Source data
+++++

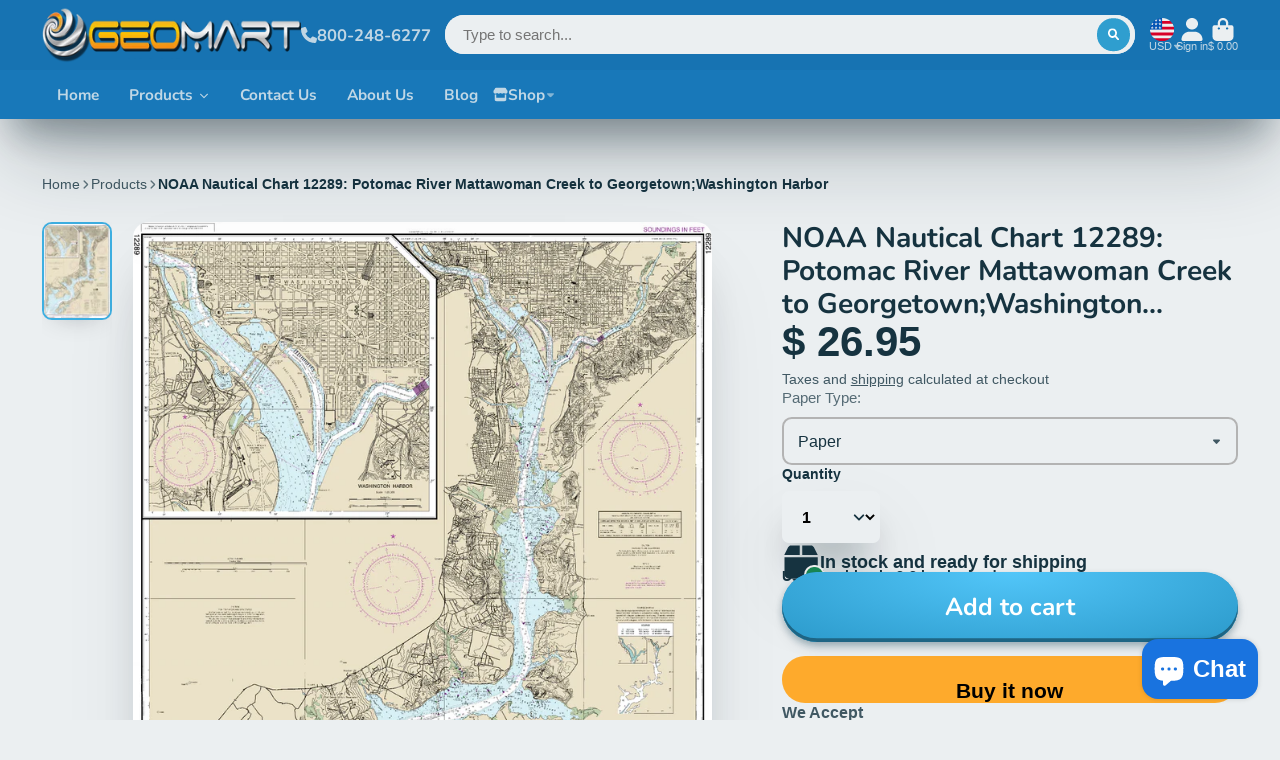

--- FILE ---
content_type: text/css
request_url: https://geomart.com/cdn/shop/t/24/assets/footer-localization.css?v=131604805079144073991659559378
body_size: -421
content:
.\#footer-localization{display:flex;align-items:center;justify-content:center;margin-top:2rem;gap:1.5rem}.\#footer-localization-item-title{font-size:1rem;font-weight:400;text-align:center;opacity:.8}.\#footer-localization-item-button{padding:.7rem 1.25rem;display:flex;align-items:center;gap:1rem;position:relative;z-index:1;height:48px}.\#footer-localization-item-button:after{content:"";border-radius:var(--border-radius-base);top:0;left:0;width:100%;height:100%;position:absolute;background:currentColor;opacity:.15;z-index:-1}.\#footer-localization-item-button-title{font-size:1.15rem}.\#footer-localization-item-button-iso{font-weight:var(--font-body-weight-bold);font-size:1.3225rem}.\#footer-localization-item-button-caret .\#icon{--size: .8rem;opacity:.46}
/*# sourceMappingURL=/cdn/shop/t/24/assets/footer-localization.css.map?v=131604805079144073991659559378 */


--- FILE ---
content_type: text/javascript
request_url: https://geomart.com/cdn/shop/t/24/assets/product-dynamic-checkout.js?v=96475672615762685491659559376
body_size: -582
content:
(async()=>{const{Core}=await importModule("Core");customElements.define("product-dynamic-checkout",class extends Core{render(){this._rerenderPaymentButton()}_rerenderPaymentButton(){window.Shopify?.PaymentButton?.init&&window.Shopify.PaymentButton.init()}})})();
//# sourceMappingURL=/cdn/shop/t/24/assets/product-dynamic-checkout.js.map?v=96475672615762685491659559376


--- FILE ---
content_type: image/svg+xml
request_url: https://hatscripts.github.io/circle-flags/flags/pe.svg
body_size: -253
content:
<svg xmlns="http://www.w3.org/2000/svg" width="512" height="512" viewBox="0 0 512 512"><mask id="a"><circle cx="256" cy="256" r="256" fill="#fff"/></mask><g mask="url(#a)"><path fill="#d80027" d="M0 0h167l86 41.2L345 0h167v512H345l-87.9-41.4L167 512H0z"/><path fill="#eee" d="M167 0h178v512H167z"/></g></svg>

--- FILE ---
content_type: text/javascript
request_url: https://geomart.com/cdn/shop/t/24/assets/cart-counter.js?v=107178074267690940941659559376
body_size: -477
content:
(async()=>{const{Core}=await importModule("Core"),{$classListTemp,$toggleDisplay}=await importModule("Utils"),CN_ANIMATE="!animate";customElements.define("cart-counter",class extends Core{subscriptions={"cart:update":"_cartUpdateHandler"};render(){this.subscribe("cart:update",{global:!0})}_cartUpdateHandler(cart){this.items=+cart.getCount(),$classListTemp(this,CN_ANIMATE)}set items(value){this.textContent=value,$toggleDisplay(this,!!value)}})})();
//# sourceMappingURL=/cdn/shop/t/24/assets/cart-counter.js.map?v=107178074267690940941659559376


--- FILE ---
content_type: image/svg+xml
request_url: https://hatscripts.github.io/circle-flags/flags/zw.svg
body_size: -20
content:
<svg xmlns="http://www.w3.org/2000/svg" width="512" height="512" viewBox="0 0 512 512"><mask id="a"><circle cx="256" cy="256" r="256" fill="#fff"/></mask><g mask="url(#a)"><path fill="#6da544" d="M31.4 0H512v512H31.4z"/><path fill="#ffda44" d="M57.8 73.3H512v73.3l-65.1 110 65.1 110v73.3H57.8z"/><path fill="#d80027" d="M132 146.6h380v73.3l-27 36 27 37.3v73.3H132z"/><path fill="#eee" d="M0 0v512l279.8-256z"/><path fill="#d80027" d="m103 189.2 16.5 51h53.6l-43.4 31.6 16.6 51-43.4-31.5-43.4 31.5 16.6-51-43.4-31.6h53.6z"/><path fill="#ffda44" d="m148.5 260.2-43.2-15.3-3.4-31a16.7 16.7 0 1 0-32.5 7.6l-12 12.1h21.5c0 22.4-16.7 22.4-16.7 44.7l9.2 22.2h55.7l9.3-22.2a22.2 22.2 0 0 0 1.7-6.6c8-3.2 10.4-11.5 10.4-11.5z"/><path fill="#333" d="m31.4 0 220 220H512v73.2H250.2L31.4 512H0l256-256L0 0z"/></g></svg>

+++++

### PROBLEM
Search the data above for the string "hatscripts". Report every line where it is found.

### ANSWER TO THIS TASK
request_url: https://hatscripts.github.io/circle-flags/flags/pe.svg
request_url: https://hatscripts.github.io/circle-flags/flags/zw.svg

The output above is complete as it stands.